The required output is the line that contains "From the items given as" plus every line after it in the listing below, copied exactly as it appears.

[Stored records]
■ ■ ■ ■ ■ ■ ■

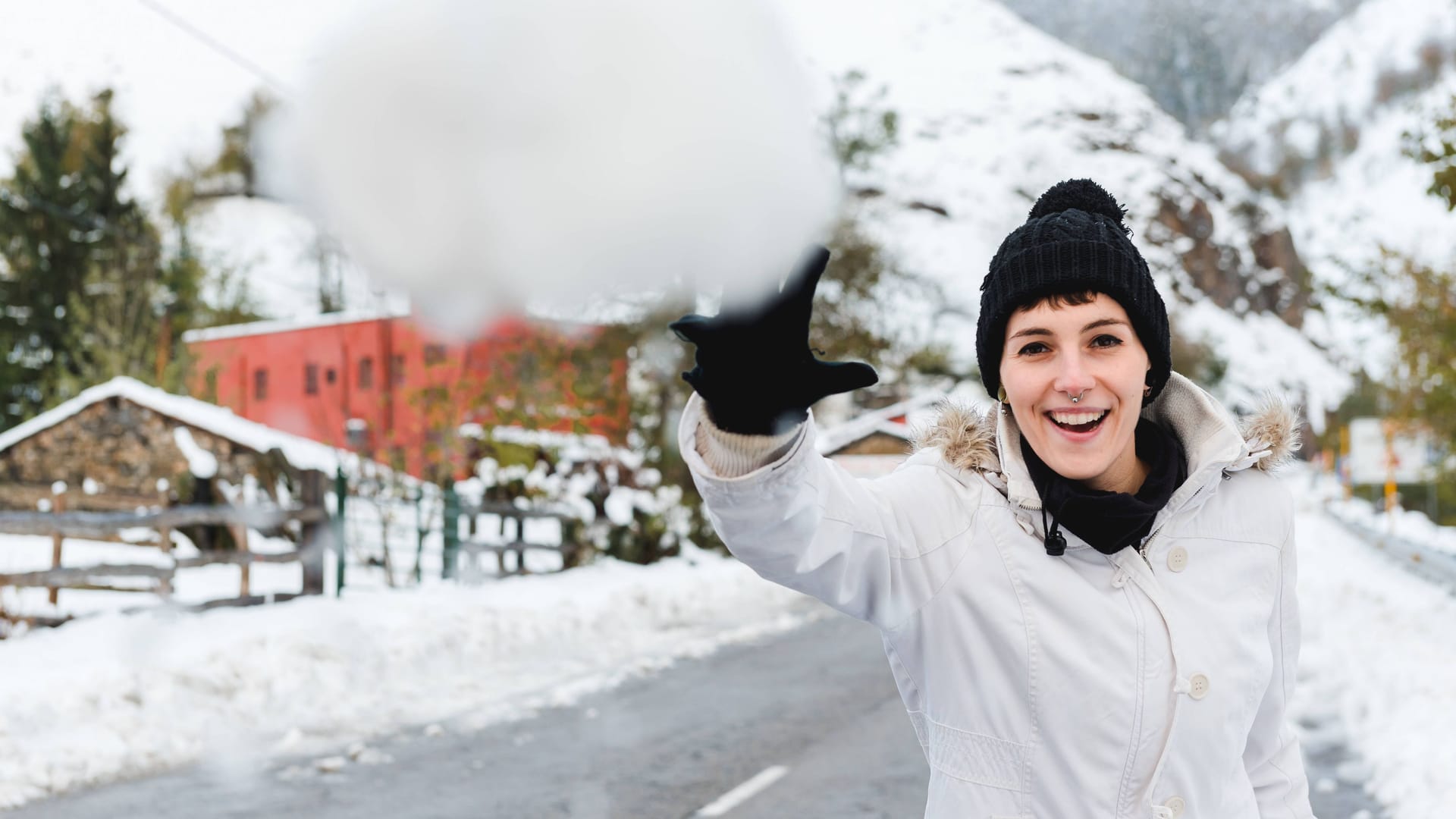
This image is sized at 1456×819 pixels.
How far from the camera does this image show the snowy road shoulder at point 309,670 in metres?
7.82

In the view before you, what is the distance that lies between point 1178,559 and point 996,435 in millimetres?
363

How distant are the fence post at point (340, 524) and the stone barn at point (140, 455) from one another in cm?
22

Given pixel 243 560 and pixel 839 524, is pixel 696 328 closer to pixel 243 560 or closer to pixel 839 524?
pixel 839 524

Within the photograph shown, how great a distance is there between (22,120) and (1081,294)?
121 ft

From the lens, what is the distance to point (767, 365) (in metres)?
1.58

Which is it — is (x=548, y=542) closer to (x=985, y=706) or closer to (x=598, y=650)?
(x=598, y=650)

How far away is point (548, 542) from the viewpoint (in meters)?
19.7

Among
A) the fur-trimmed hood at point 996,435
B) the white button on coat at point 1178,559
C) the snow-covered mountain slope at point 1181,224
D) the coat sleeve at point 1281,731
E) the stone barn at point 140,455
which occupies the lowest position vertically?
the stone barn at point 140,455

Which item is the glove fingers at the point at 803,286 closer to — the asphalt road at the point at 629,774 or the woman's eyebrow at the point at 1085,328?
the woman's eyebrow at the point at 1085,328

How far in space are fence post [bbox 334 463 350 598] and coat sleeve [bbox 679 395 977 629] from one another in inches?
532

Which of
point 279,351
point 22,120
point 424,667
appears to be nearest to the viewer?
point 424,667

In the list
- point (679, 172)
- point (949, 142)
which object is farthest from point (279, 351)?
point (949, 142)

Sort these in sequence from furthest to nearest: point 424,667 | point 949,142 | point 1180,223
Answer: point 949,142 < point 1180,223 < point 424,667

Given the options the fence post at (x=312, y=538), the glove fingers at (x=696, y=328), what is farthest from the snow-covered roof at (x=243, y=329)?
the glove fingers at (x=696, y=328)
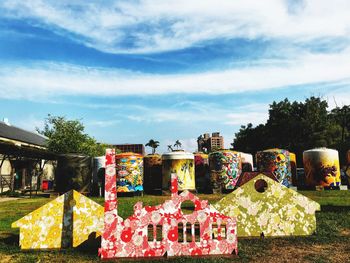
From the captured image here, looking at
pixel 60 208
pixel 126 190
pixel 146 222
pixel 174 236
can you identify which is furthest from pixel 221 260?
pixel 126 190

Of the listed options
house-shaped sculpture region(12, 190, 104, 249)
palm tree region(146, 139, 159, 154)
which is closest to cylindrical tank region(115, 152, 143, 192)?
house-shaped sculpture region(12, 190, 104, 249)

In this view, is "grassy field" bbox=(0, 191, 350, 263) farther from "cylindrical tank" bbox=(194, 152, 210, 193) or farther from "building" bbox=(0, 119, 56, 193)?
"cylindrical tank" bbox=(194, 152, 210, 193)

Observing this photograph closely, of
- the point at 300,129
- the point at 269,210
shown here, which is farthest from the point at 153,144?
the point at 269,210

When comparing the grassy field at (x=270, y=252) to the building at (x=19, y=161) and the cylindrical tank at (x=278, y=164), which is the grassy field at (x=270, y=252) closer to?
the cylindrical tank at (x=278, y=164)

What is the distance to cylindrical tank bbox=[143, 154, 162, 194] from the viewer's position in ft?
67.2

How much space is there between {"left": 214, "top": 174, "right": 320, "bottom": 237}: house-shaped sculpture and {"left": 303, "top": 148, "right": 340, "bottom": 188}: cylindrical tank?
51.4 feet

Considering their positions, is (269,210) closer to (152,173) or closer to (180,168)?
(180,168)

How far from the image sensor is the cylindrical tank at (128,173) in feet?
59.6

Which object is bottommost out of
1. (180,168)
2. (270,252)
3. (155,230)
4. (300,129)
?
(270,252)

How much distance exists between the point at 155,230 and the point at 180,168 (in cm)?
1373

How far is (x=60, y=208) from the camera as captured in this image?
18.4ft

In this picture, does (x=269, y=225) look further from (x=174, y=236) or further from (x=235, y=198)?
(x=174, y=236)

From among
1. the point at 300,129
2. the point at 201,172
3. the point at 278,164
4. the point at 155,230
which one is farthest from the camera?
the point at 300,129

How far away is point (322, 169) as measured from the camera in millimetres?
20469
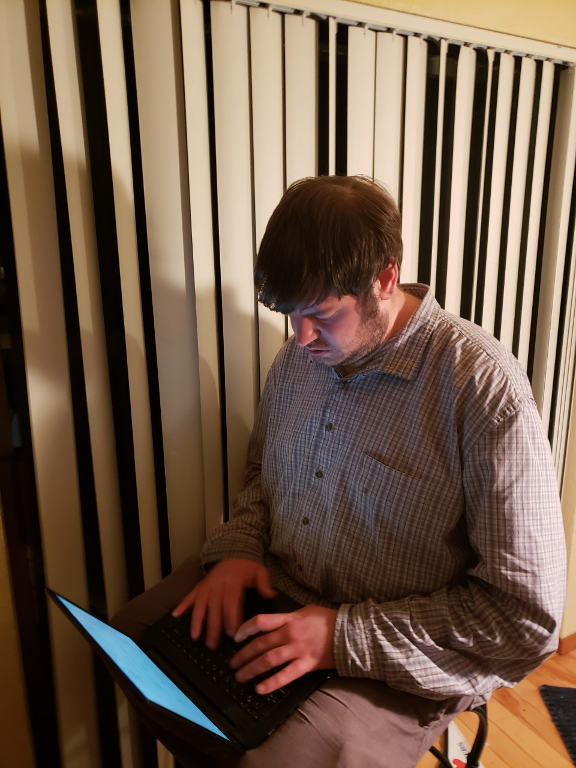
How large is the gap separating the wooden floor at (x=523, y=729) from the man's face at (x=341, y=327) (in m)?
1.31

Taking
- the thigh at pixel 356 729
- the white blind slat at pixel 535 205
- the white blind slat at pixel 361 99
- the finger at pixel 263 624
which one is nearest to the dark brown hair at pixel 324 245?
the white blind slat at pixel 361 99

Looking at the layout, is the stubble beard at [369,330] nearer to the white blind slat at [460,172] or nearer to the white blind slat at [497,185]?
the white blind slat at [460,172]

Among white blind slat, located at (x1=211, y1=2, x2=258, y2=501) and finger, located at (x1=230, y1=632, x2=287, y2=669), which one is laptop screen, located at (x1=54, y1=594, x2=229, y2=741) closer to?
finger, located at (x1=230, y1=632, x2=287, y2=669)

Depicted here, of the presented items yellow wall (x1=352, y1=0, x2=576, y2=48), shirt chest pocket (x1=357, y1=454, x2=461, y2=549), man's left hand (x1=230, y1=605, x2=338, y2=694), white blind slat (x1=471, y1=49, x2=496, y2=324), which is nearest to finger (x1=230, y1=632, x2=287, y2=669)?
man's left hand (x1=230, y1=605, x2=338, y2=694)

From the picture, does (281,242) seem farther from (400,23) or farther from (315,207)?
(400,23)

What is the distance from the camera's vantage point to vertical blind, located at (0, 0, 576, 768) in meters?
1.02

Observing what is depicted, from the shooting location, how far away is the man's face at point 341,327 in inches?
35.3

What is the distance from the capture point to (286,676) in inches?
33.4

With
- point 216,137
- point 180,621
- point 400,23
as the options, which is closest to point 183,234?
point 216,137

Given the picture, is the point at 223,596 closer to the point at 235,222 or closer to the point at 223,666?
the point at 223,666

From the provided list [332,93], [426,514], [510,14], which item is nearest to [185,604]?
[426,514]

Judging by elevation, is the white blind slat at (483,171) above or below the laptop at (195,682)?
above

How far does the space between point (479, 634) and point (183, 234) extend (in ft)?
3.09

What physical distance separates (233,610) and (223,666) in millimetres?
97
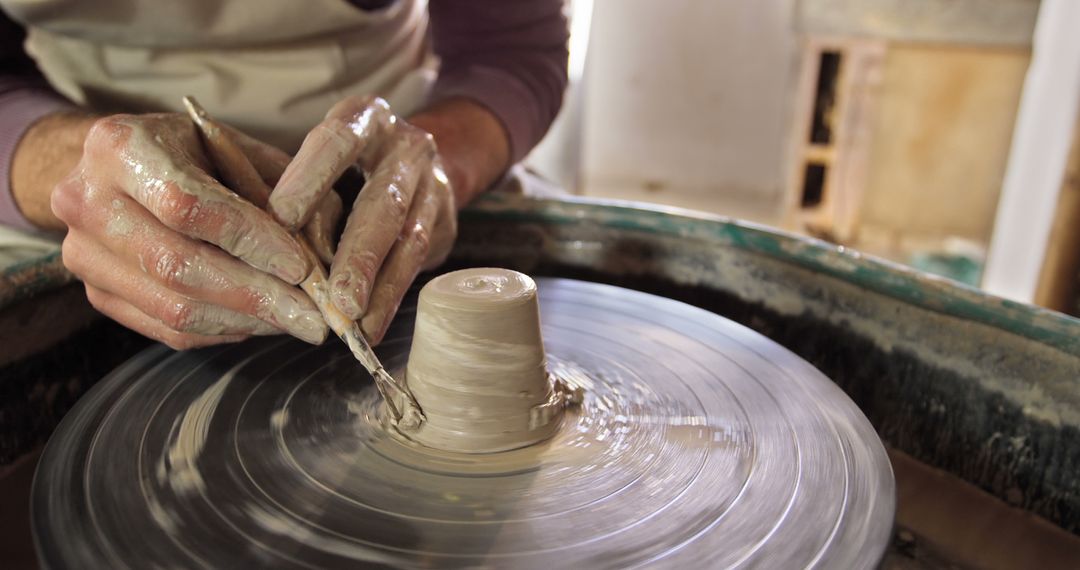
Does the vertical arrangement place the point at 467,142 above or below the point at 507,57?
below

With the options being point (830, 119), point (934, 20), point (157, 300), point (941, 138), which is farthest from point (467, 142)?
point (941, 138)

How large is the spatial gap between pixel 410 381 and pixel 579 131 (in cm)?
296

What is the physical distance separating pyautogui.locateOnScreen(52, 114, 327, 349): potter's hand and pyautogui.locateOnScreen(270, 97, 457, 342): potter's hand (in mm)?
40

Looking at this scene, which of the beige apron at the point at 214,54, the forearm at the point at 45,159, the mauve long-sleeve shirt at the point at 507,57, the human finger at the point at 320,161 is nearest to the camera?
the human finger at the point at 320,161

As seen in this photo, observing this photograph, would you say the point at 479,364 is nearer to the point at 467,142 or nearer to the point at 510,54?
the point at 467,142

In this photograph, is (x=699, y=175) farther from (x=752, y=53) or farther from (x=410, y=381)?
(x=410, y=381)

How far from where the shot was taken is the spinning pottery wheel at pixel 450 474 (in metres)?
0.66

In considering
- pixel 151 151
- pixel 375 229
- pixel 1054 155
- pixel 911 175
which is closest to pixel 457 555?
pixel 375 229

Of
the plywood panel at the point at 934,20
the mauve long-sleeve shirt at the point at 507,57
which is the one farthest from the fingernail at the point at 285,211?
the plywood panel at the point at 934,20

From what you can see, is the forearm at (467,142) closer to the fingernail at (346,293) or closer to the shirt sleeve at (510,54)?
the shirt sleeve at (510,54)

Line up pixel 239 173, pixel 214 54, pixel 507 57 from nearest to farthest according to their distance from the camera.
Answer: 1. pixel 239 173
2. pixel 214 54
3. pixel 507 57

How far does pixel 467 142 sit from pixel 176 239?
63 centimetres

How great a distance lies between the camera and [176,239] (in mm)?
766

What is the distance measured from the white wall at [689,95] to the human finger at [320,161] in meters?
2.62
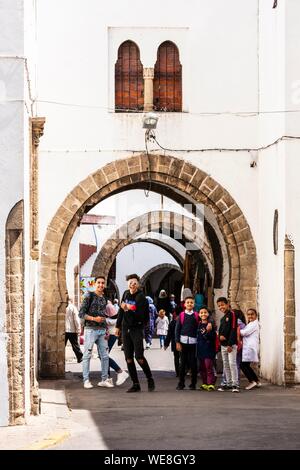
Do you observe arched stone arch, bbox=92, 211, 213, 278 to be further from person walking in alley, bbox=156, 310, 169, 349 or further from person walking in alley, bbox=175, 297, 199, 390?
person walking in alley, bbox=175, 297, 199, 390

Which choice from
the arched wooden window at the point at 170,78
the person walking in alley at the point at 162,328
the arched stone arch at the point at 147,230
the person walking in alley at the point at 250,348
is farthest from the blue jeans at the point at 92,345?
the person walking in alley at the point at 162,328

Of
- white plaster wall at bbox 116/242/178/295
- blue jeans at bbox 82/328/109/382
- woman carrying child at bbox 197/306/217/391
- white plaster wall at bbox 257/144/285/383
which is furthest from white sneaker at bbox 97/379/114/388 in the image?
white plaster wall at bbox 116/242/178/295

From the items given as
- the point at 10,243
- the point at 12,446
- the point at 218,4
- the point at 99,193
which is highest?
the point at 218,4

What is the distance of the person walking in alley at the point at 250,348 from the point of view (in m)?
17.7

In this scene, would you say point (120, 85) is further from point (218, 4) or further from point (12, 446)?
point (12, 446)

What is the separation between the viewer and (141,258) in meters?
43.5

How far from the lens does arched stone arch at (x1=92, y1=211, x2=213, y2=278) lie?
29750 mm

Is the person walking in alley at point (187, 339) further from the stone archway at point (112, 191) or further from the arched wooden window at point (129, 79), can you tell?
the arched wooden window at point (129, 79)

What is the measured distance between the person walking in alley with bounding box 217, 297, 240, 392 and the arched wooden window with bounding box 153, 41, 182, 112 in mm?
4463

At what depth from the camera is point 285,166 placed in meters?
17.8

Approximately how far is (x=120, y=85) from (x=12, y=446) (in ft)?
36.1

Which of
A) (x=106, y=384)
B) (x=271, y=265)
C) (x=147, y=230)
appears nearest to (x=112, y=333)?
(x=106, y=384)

■ ■ ■ ■ ■ ■ ■

- _Complete output_:
From the items given as
- the point at 10,243
- the point at 12,446
- the point at 218,4
- the point at 99,193
which is highest?
the point at 218,4

What is the distance of the person walking in alley at the point at 250,348 from the point of view (in m)?
17.7

In this scene, would you say point (120, 85) is further from point (218, 4) or further from point (12, 446)?
point (12, 446)

What is the separation between the viewer and (141,258) in meters?
43.5

How far from the lens does arched stone arch at (x1=92, y1=211, x2=213, y2=278) lie?
29750 mm

Is the person walking in alley at point (187, 339) further from the stone archway at point (112, 191) or further from the arched wooden window at point (129, 79), can you tell?
the arched wooden window at point (129, 79)

What is the measured distance between the person walking in alley with bounding box 217, 297, 240, 392 and the arched wooden window with bounding box 153, 41, 182, 112 in mm?
4463

At what depth from the camera is point 285,166 placed in meters?
17.8

Approximately how far is (x=120, y=85) from (x=12, y=446) (in ft)?
36.1

Which of
A) (x=106, y=384)
B) (x=271, y=265)
C) (x=147, y=230)
appears nearest to (x=112, y=333)?
(x=106, y=384)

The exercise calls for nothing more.